-- Begin --

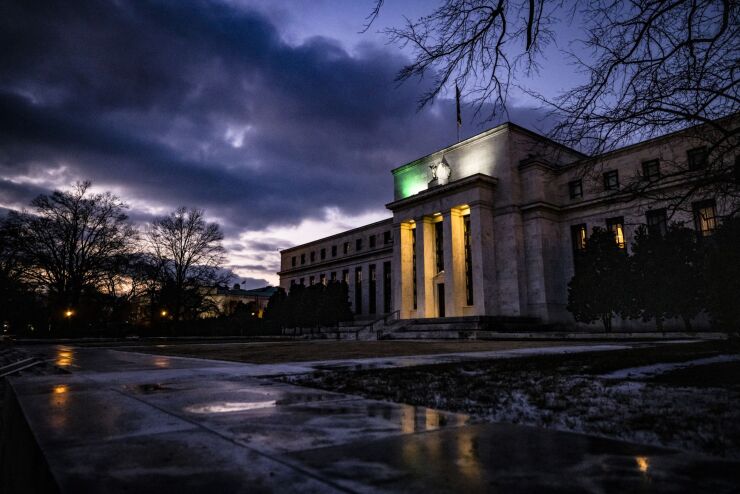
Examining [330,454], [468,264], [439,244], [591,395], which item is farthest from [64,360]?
[439,244]

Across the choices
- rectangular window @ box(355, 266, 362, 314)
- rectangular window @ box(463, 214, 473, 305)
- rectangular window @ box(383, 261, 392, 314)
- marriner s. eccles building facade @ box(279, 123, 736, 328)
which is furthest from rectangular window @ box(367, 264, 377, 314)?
rectangular window @ box(463, 214, 473, 305)

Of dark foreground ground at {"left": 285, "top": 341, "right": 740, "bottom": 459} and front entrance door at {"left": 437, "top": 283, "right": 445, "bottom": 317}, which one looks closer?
dark foreground ground at {"left": 285, "top": 341, "right": 740, "bottom": 459}

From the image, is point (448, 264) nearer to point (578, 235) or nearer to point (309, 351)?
point (578, 235)

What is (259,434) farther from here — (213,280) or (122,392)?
(213,280)

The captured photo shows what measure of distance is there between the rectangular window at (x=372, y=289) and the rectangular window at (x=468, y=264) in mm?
18064

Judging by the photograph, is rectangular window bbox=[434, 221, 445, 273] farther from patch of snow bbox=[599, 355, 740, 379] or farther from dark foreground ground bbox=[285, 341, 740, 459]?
dark foreground ground bbox=[285, 341, 740, 459]

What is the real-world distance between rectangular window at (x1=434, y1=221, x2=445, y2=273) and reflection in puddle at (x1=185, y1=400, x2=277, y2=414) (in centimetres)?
3977

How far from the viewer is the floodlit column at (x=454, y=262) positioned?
38.5m

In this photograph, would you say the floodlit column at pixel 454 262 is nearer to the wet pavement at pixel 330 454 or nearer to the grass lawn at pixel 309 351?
the grass lawn at pixel 309 351

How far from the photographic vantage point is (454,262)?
3928 centimetres

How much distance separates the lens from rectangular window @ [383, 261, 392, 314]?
178ft

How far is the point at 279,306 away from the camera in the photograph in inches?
2180

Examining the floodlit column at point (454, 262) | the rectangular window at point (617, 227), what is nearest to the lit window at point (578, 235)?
the rectangular window at point (617, 227)

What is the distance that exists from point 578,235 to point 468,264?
987 cm
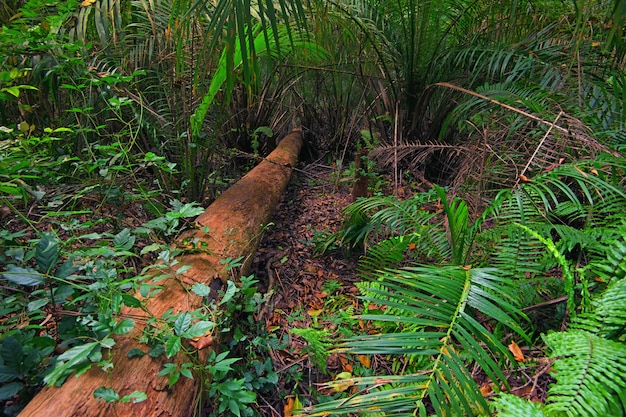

-- End --

● **WORK INSTRUCTIONS**
Can you convert the stretch from the line containing "Examining the floodlit" through the end of the records into a JSON list of strings, with one string per line, blank lines skipped and the pictures left out?

● **FINISHED ANSWER**
[
  "Examining the floodlit column at point (454, 262) | the rectangular window at point (617, 227), what is nearest to the lit window at point (578, 235)?",
  "the rectangular window at point (617, 227)",
  "What is the distance that exists from point 578,235 to point 468,264?",
  "987 cm"
]